As usual, I just can’t seem to follow a recipe and have to go off on my own tangent (probably because I’m a pretty picky eater so I leave out anything I don’t care for). Not being a big fan of duck and not really having time to figure out where to get it anyway, the duck went by the wayside. Also because of an unexpected trip to take Daughter back to college, my schedule was a little tight so I looked at many recipes, then went with a simplified version combining them and using what I had on hand – bacon, Italian Sausage, thick boneless pork chops and the garlic confit I made before the trip. You can make this version in about 3 hours with a small amount of prep the night before but it is really flavorful (lots of fat and garlic of course) and if you didn’t have the garlic confit, you could just use garlic.
First the garlic confit:
I like to use what I have, and I happened to have a giant jar of peeled garlic cloves (maybe a pound – a really big Costco size jar) that I bought for my holiday cooking, forgot about and it was getting close to its expiration date. Into a roasting pan it went, in a single layer, just covered with olive oil (about a cup) and roasted at 350 for about an hour and a half until it was nicely brown and soft. I then took the cloves out of the oil, smashed them in the food processor, placed in jars and covered the top with a thin layer of the reserved olive oil. I gave away several jars for holiday gifts and kept some for myself for the cassoulet.

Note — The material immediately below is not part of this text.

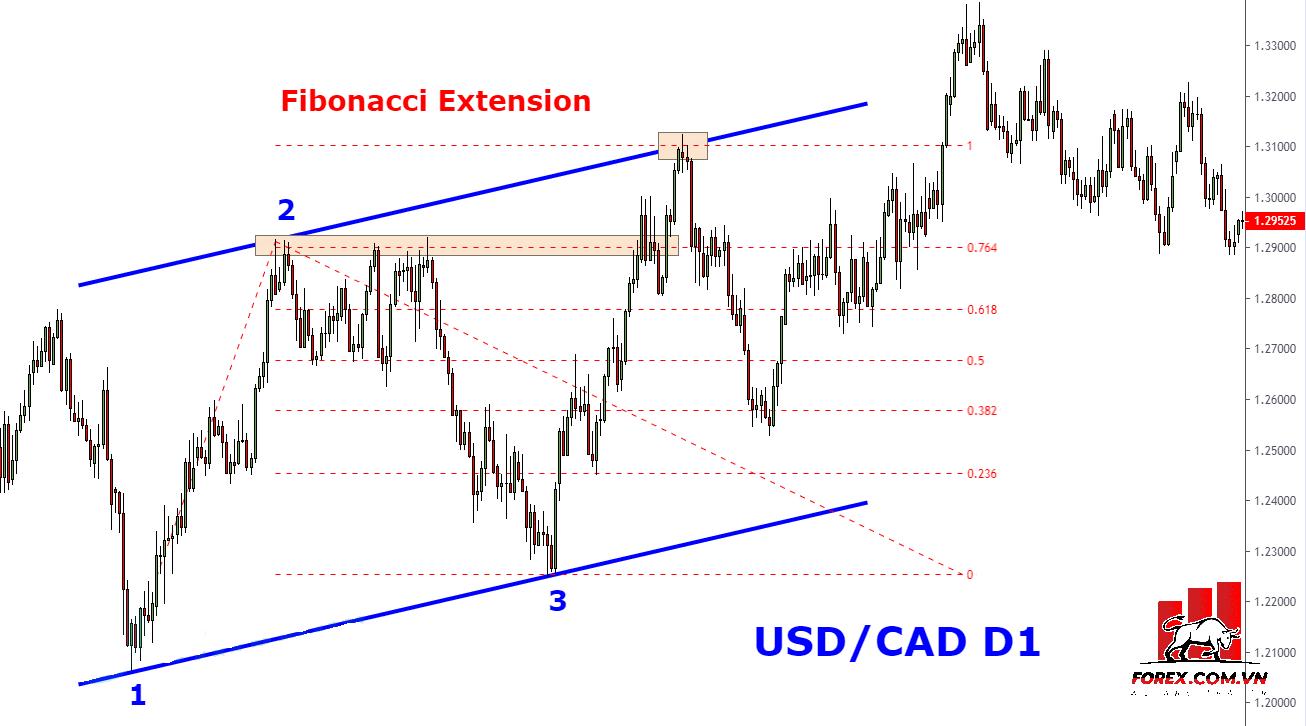 Fibonacci Extension + kênh xu hướng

After returning from the trip with only one day to complete the challenge, it was time for step 2 – place the beans (1 lb) in a pot of water and put them in the fridge to soak overnight. I retrieved the pork chops which I had sealed in a packet with garlic and olive oil and frozen some time ago and put it in the fridge to thaw.
The Big Day:
1 lb white navy beans
2 Tbs olive oil
1 lb bacon
2 onions (1 quartered, the other chopped)
sprig of fresh rosemary
5 carrots chopped
3 celery stalks
8 hot Italian sausages
4 large, thick (1-2 inch) pork chops cut into 2 inch chunks
2 quarts chicken stock
4 Tbs Garlic Confit
2 Tbs Italian seasoning
First,reserve 2 slices of the bacon and cut the rest into small pieces and start it frying in a large oven safe pot that you have placed a couple Tbs of olive oil in. Then in a separate large pot, place the quartered onion, 2 slices of bacon cut in half, the sprig of rosemary and the drained, soaked beans in a large pot and cover with water. Bring to a boil then lower the heat and simmer while you do the following (about 1/2 hour).
When the bacon is crisp, remove it from the pan and set aside, leaving the oil and bacon fat in the pan.
Add the carrots, celery and onions and fry until they are just starting to brown.
Remove them from the pot and add to the bowl of bacon, leaving the oil in the pot.
Now brown the sausages well.
Remove and set aside the sausages with the bacon and vegs.
Now brown the pork pieces in the olive oil, bacon fat and sausage fat – it’s hard to get better than that! (I also added the garlic and olive oil that I had marinated the pork chops just because you can never have enough garlic.)
Now add back the bacon, vegs, sausage, drain the beans and add them along with the broth, garlic confit and spices. Bring to a boil, then place uncovered in a 350 degree oven for 2 hours.
Garlic Bread Crumbs
Pulse 4 ciabatta rolls in the food processor to fine crumbs, add 3 TBS garlic confit and pulse until well mixed. Spread on baking sheet(s) in a thin layer and place in the oven 15 minutes prior to serving the cassoulet. Sprinkle on top after plating (or in my case bowling) the cassoulet.